Text to read:
start
EU recognition for the Church of the Flying Spaghetti Monster
His Grace has long said that an inevitable consequence of equality and human rights legislation combined with religious relativism would be the state recognition of every cult, sect and frivolous faith under the sun. After all, why should a carpenter who rises from the dead be any more credible than an illiterate orphan merchant who claimed an angel dictated a book to him; a group of sword-carrying, turban-clad gentlemen who treat a book like a living guru; or a man who walks around with an elephant’s head upon his shoulders? Hitherto, in the UK, the focus has been on the Church of the Jedi, but they have systematically failed to bring their many incidences of discrimination to the courts.
In other parts of the EU, things are moving a little faster. Austria has formally recognised the colander as legitimate religious headwear for the Pastafarian. And since it concerns the EU drivers’ licence, it is effectively an EU affirmation of Pastafarian belief.
Well, why not? If hijabs, turbans and kippas are permitted, why not a colander? It is, arguably, of far greater significance to the Pastafarian as it is actually used to strain the holy pasta. As a religious accessory, it is therefore of far more importance than the symbolic hijab or kirpan.
Niko Alm belongs to the Church of the Flying Spaghetti Monster. Its adherents call themselves Pastafarians, whose ‘only dogma...is the rejection of dogma’.
end
Task goal:
Quote the entire post about the Pastafarian colander word for word. The rows are separate material with no connection to the post about the Pastafarian colander.

Supplied records:
start
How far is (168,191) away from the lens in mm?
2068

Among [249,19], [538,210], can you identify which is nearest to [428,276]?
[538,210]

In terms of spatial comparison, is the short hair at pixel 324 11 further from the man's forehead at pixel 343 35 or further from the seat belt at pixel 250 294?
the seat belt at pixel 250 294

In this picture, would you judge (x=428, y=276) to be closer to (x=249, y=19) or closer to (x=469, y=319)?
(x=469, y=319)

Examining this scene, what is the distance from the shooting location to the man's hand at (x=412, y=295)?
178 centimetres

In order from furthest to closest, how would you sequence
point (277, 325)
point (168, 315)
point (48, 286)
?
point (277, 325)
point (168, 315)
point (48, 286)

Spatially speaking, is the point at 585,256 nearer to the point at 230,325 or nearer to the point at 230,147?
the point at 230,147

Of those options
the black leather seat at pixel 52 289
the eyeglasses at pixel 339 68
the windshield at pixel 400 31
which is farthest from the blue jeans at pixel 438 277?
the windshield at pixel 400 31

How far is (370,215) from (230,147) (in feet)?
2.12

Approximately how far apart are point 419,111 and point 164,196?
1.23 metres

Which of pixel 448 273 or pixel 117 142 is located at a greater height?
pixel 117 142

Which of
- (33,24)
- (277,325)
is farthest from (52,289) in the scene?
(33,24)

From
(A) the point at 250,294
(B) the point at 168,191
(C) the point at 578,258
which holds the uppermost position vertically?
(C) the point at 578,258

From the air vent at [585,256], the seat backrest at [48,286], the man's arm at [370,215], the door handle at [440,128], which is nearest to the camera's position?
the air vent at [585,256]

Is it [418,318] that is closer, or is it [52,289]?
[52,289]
end
start
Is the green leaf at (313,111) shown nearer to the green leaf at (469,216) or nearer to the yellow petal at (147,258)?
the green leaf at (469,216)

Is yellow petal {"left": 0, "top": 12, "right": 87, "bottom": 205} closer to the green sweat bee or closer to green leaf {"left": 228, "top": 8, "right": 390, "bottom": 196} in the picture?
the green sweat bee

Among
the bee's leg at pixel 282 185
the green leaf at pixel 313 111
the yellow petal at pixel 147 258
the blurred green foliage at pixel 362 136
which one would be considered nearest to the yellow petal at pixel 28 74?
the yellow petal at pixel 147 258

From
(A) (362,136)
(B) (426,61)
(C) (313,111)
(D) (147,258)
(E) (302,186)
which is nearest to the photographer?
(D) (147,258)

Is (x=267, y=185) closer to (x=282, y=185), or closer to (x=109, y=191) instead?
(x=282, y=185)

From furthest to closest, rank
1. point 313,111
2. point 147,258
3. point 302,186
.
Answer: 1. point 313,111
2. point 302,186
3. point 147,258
end
Final result:
EU recognition for the Church of the Flying Spaghetti Monster
His Grace has long said that an inevitable consequence of equality and human rights legislation combined with religious relativism would be the state recognition of every cult, sect and frivolous faith under the sun. After all, why should a carpenter who rises from the dead be any more credible than an illiterate orphan merchant who claimed an angel dictated a book to him; a group of sword-carrying, turban-clad gentlemen who treat a book like a living guru; or a man who walks around with an elephant’s head upon his shoulders? Hitherto, in the UK, the focus has been on the Church of the Jedi, but they have systematically failed to bring their many incidences of discrimination to the courts.
In other parts of the EU, things are moving a little faster. Austria has formally recognised the colander as legitimate religious headwear for the Pastafarian. And since it concerns the EU drivers’ licence, it is effectively an EU affirmation of Pastafarian belief.
Well, why not? If hijabs, turbans and kippas are permitted, why not a colander? It is, arguably, of far greater significance to the Pastafarian as it is actually used to strain the holy pasta. As a religious accessory, it is therefore of far more importance than the symbolic hijab or kirpan.
Niko Alm belongs to the Church of the Flying Spaghetti Monster. Its adherents call themselves Pastafarians, whose ‘only dogma...is the rejection of dogma’.